Segment Start: Input data

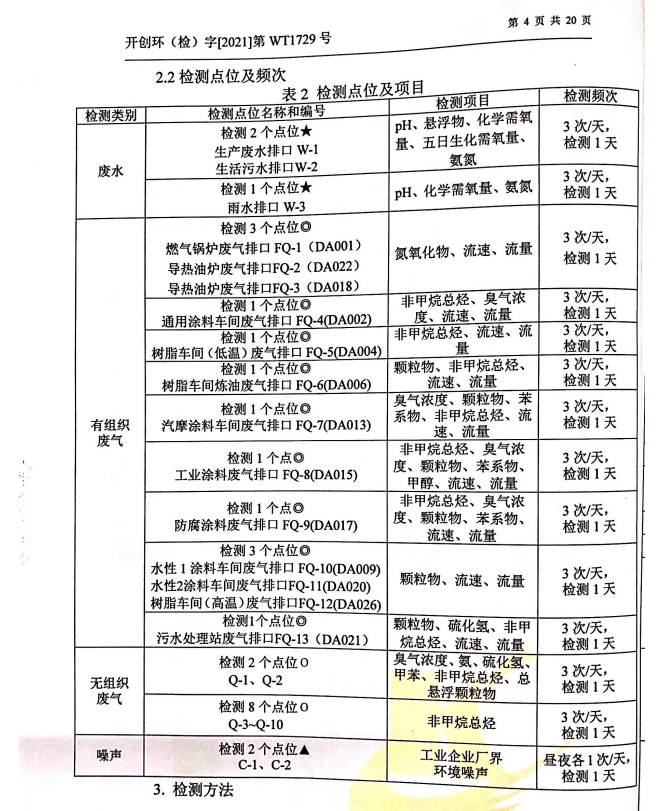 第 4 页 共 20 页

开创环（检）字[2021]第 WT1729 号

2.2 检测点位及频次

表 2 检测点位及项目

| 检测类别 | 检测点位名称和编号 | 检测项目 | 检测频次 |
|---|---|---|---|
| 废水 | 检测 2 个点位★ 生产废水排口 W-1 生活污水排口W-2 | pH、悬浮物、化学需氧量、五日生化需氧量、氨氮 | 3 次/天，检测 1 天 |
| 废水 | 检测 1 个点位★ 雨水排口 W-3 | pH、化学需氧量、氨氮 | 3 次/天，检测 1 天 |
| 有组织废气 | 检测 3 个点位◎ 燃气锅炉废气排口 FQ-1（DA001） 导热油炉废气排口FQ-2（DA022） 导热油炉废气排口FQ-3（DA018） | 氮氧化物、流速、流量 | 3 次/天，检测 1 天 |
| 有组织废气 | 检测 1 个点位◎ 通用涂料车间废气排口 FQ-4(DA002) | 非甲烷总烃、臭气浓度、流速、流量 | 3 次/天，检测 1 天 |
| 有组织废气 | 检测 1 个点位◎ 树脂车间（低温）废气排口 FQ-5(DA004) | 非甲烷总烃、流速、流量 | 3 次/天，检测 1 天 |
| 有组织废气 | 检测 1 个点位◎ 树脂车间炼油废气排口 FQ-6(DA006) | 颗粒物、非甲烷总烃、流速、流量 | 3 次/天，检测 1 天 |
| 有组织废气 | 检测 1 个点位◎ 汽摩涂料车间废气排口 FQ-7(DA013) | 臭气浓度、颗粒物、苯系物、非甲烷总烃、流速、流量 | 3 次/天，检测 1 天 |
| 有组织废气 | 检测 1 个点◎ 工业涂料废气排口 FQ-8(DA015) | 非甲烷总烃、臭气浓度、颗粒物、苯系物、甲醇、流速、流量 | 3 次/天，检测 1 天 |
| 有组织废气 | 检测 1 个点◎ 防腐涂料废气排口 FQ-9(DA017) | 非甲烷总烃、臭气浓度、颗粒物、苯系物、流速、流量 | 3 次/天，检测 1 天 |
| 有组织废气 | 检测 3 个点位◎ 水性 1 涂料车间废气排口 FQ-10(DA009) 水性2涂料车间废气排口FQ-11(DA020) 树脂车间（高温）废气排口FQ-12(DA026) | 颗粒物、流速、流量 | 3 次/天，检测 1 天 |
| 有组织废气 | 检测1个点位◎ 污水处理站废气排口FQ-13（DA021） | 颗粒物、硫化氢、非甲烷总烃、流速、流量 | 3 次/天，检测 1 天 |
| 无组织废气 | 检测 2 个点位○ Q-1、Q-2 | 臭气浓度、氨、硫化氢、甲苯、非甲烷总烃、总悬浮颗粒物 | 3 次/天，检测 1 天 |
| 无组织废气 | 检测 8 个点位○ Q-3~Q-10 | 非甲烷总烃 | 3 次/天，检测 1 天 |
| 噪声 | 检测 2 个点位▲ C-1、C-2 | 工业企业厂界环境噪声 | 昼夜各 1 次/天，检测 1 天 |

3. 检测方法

Segment End: Input data
Segment Start: Input data

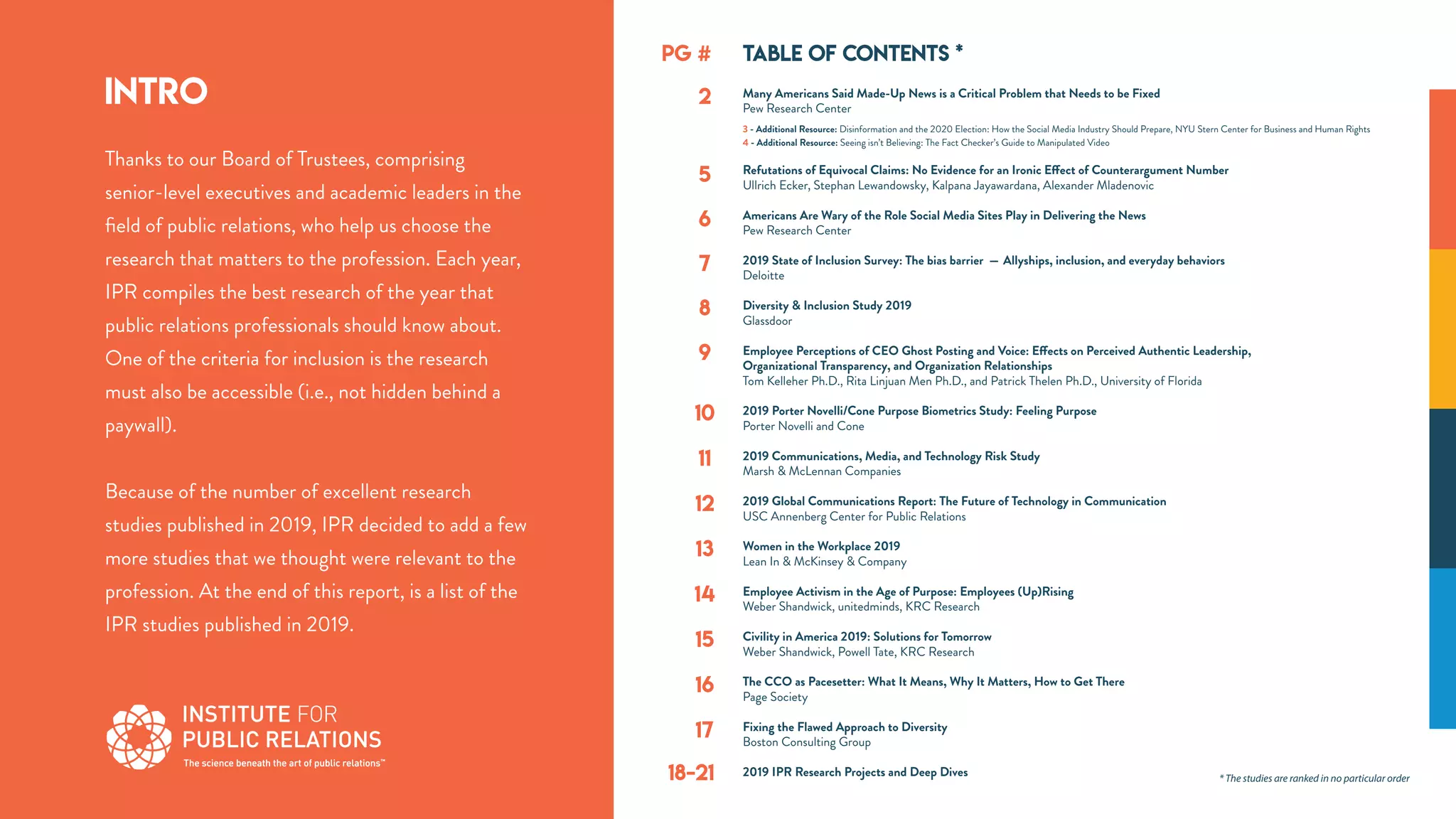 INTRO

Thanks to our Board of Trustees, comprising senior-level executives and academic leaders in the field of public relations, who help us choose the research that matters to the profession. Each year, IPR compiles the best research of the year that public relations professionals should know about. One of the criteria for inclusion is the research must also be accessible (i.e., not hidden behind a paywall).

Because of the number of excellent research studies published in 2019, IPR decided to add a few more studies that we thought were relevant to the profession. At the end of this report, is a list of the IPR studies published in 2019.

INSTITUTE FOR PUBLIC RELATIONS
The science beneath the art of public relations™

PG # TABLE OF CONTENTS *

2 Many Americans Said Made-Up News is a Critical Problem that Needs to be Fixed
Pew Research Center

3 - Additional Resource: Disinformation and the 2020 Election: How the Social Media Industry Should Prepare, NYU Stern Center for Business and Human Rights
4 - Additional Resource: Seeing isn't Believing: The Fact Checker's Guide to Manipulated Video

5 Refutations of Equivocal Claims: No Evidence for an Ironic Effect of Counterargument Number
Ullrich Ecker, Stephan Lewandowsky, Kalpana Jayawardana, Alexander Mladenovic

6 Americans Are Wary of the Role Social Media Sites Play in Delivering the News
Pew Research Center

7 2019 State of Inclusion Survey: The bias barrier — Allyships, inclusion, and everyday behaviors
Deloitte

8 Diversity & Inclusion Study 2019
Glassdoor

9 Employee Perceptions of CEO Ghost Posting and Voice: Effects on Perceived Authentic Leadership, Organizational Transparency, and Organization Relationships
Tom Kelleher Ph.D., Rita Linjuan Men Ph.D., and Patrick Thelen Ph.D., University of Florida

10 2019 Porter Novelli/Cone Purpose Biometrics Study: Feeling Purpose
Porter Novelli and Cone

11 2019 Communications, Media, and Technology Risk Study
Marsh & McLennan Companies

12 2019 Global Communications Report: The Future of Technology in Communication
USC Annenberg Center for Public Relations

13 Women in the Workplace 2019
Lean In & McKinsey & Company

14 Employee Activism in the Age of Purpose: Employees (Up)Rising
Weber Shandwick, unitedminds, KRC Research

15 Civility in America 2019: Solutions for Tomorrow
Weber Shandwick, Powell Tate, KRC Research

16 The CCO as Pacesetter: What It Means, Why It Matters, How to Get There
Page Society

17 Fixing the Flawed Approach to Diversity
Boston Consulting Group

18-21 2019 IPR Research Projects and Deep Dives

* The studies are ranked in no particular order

Segment End: Input data

> _What the task requires_
Each line of the records above that includes the string "Technology" should be counted. Report the total alone.

> _Reply to the task_
2